Document:
Cemetery, in heart of campus, to impact details of proposal

At the bicentennial celebration for the Grove Street Cemetery in 1997, University President Richard Levin joked with those in attendance about the cemetery’s location in the heart of Yale’s campus.

“The dead shall be raised?” he asked, referencing the famous words imposingly inscribed above the brownstone front gate. “It certainly shall if Yale ever needs the property.”

Ten years later, Levin’s joke — first uttered by former Yale President Jeremiah Day — has suddenly become relevant. But for students and administrators considering the effect of two new residential colleges on the Yale undergraduate experience, the cemetery is no laughing matter.

The Grove Street Cemetery, a National Historical Landmark and the final resting place of founding fathers, celebrities and a samurai, stands between central campus and the Prospect Street location proposed for two new residential colleges. Administrators said figuring out how to accommodate the 18-acre plot, which houses more than 14,000 bodies and has room for 2,000 more, will be crucial in drawing up plans to integrate the colleges into campus life.

The neighborhood surrounding the cemetery currently comprises mostly quiet, residential streets, but if colleges 13 and 14 go up beyond its stone walls, the area could be transformed into a bustling hub of student activity, complete with a gymnasium, recreational spaces and even restaurants and other businesses.

Although officials have in the past rejected suggestions that they allow the University to undertake construction in the cemetery, the current manager told the News he is open to reconsidering the cemetery’s relationship with Yale.

Yalies crossing over

For many current students, the Grove Street Cemetery is best known for its tall brownstone walls, which line the march up Prospect Street to Science Hill. Although the cemetery offers free tours once a week from May to November, few Yalies pass through its gates and into the two-century-old burial ground.

“I’m a junior, and I don’t feel like I’ve been exposed to it,” Daniel Marks ’09 said.

Listed entries:

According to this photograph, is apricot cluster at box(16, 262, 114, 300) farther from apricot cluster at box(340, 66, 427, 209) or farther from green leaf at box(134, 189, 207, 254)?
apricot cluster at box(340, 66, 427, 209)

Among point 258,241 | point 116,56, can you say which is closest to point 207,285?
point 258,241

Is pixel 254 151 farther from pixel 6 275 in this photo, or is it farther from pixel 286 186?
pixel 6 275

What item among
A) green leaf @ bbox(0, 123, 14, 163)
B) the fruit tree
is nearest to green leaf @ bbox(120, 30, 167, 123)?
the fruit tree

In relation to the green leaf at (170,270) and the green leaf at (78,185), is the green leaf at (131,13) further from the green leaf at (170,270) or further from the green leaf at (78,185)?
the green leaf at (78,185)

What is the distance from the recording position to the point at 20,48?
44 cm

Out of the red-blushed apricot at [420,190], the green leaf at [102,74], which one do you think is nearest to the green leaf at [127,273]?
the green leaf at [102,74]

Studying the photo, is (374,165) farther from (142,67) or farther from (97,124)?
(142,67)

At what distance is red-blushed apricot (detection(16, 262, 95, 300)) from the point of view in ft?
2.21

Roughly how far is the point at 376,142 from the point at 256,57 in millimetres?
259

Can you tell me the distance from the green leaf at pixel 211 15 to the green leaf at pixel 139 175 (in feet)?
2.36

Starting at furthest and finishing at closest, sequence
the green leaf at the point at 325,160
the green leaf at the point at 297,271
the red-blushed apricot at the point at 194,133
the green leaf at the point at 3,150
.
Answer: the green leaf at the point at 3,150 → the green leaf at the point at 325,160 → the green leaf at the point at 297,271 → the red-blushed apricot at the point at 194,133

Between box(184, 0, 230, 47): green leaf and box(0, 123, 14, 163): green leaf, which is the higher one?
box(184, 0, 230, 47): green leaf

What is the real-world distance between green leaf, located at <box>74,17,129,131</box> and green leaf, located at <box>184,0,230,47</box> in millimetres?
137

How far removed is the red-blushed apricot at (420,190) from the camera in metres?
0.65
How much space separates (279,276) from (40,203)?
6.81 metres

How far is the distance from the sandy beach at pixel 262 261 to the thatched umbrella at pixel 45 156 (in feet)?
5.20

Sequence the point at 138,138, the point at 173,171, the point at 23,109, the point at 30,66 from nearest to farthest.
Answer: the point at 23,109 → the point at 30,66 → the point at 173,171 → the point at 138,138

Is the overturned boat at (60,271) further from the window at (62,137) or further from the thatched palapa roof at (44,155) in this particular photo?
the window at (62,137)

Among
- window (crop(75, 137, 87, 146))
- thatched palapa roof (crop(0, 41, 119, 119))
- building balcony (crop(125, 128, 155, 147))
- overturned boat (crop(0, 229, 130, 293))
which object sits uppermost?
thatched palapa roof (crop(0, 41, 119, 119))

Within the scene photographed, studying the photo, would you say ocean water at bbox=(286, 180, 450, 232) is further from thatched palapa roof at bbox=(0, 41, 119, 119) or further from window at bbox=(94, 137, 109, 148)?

Stated goal 1:
Reproduce the entries verbatim, beginning with the first entry and stopping after the line containing "Answer: the green".
Stated goal 2:
Write the next part of the Grove Street Cemetery article, picking up after its final sentence.
The Grove Street Cemetery article and the entries come from unrelated sources.

Result 1:
According to this photograph, is apricot cluster at box(16, 262, 114, 300) farther from apricot cluster at box(340, 66, 427, 209) or farther from green leaf at box(134, 189, 207, 254)?
apricot cluster at box(340, 66, 427, 209)

Among point 258,241 | point 116,56, can you say which is closest to point 207,285?
point 258,241

Is pixel 254 151 farther from pixel 6 275 in this photo, or is it farther from pixel 286 186?
pixel 6 275

What item among
A) green leaf @ bbox(0, 123, 14, 163)
B) the fruit tree
is nearest to green leaf @ bbox(120, 30, 167, 123)?
the fruit tree

In relation to the green leaf at (170,270) and the green leaf at (78,185), is the green leaf at (131,13) further from the green leaf at (170,270) or further from the green leaf at (78,185)?
the green leaf at (78,185)

What is the distance from the recording position to the point at 20,48?
44 cm

Out of the red-blushed apricot at [420,190], the green leaf at [102,74], which one do you think is nearest to the green leaf at [127,273]?
the green leaf at [102,74]

Studying the photo, is (374,165) farther from (142,67) or farther from (97,124)?
(142,67)

At what distance is red-blushed apricot (detection(16, 262, 95, 300)) from the point of view in ft?
2.21

Roughly how far is the point at 376,142 from the point at 256,57 in millimetres?
259

Can you tell me the distance from the green leaf at pixel 211 15 to the green leaf at pixel 139 175 (in feet)?
2.36

Starting at furthest and finishing at closest, sequence
the green leaf at the point at 325,160
the green leaf at the point at 297,271
the red-blushed apricot at the point at 194,133
the green leaf at the point at 3,150
.
Answer: the green leaf at the point at 3,150 → the green leaf at the point at 325,160 → the green leaf at the point at 297,271 → the red-blushed apricot at the point at 194,133

Result 2:
But if the Yale Corporation approves the expansion plan in February, the geographic center of campus will likely shift to include the cemetery and the surrounding area. Former Calhoun College Master William Sledge, chairman of a committee investigating the impact of the new colleges on student life, said the cemetery’s intrusive location makes the site of the new colleges feel far away.

“It’s on the other side of the cemetery, which is an enormous barrier psychologically, architecturally, spiritually,” he said at a forum on expansion earlier this semester. “We’re trying to develop ideas about how to integrate it.”

At an October forum to discuss the expansion, Brad Hargreaves ’08 said he worries that the geographical center of the campus will shift to the cemetery, which he said “is essentially an eight-foot-high wall.”

Marcus Strong ’11 said the students of the 12 existing colleges may not mesh well with the students of the other two.

“No one would want to go around the cemetery to get to the other colleges,” he said. “It would suck for those people.”

Members of the student life committee said no property nearer to campus could accommodate the hundreds of new students that would fill the new colleges.

In several faculty-student forums in October, administrators said they hope retail stores and recreational facilities in the area to the north of the cemetery will attract more students to the location. The plans also include the possible formation of a student center at a “third building.”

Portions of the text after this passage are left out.